The plural form of the sentence raises the question, With whom took he counsel on this occasion? Was it with himself, and does he here simply use the plural of majesty? Such was not the usual style of monarchs in the ancient East. Pharaoh says, "I have dreamed a dream" Genesis 41:15. Nebuchadnezzar, "I have dreamed" Daniel 2:3. Darius the Mede, "I make a decree" Daniel 6:26. Cyrus, "The Lord God of heaven hath given me all the kingdoms of the earth" Ezra 1:2. Darius, "I make a decree" Ezra 5:8. We have no ground, therefore, for transferring it to the style of the heavenly King. Was it with certain other intelligent beings in existence before man that he took counsel? This supposition cannot be admitted; because the expression "let us make" is an invitation to create, which is an incommunicable attribute of the Eternal One, and because the phrases, "our image, our likeness," when transferred into the third person of narrative, become "his image, the image of God," and thus limit the pronouns to God himself. Does the plurality, then, point to a plurality of attributes in the divine nature? This cannot be, because a plurality of qualities exists in everything, without at all leading to the application of the plural number to the individual, and because such a plurality does not warrant the expression, "let us make." Only a plurality of persons can justify the phrase. Hence, we are forced to conclude that the plural pronoun indicates a plurality of persons or hypostases in the Divine Being.
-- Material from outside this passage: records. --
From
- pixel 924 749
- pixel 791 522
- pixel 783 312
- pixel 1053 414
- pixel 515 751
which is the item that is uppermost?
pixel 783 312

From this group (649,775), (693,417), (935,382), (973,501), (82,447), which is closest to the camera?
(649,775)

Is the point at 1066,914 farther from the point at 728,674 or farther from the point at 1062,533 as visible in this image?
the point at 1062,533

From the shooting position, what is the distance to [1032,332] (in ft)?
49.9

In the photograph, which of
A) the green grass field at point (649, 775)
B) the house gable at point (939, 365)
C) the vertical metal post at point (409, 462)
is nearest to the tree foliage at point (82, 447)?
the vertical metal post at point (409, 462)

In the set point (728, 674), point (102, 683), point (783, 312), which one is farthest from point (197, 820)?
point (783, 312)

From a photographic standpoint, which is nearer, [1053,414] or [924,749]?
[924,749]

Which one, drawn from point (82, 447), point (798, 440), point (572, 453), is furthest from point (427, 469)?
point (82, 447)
Barnes notes on the Bible - Gen 1:26
 
And here is my primary argument: If you read the OT in Hebrew, you cannot help but be struck by the fact that God is alternately presented in both the plural and in the singular. Genesis 11:7a is aother example:
 
הבה נרדה ונבלה שם שפתם
 
Thus, the only honest conclusion you can come to when reading the OT in Hebrew is that God is a plurality that is also a singularity. As I have already pointed out, this is perfectly expressed mathematically as:
 
1 + 1 + 1 = 3 - The three members of the Trinity are distinct persons
 
However:
 
1 x 1 x 1 = 1  - The three members of the Trinity are one God
 
Also, as Thomas N points out, numerous examples of three yet oneness can be adduced from the natural realm (additionally, an egg = shell, yoke, white but one egg, water = steam, ice, liquid, etc.). Thus the common Muslim claim that the Trinity is not logical is silly--it can be demonstrated mathematically and in nature and thus is perfectly logical.
 
The Muslim god is only half a god--one but not three. The God of the Bible, OT and NT is both three and one.
 
(I suggest we zero in on the Trinity in the Hebrew Bible and address your additional points about John 1:1 and the Quran afterward).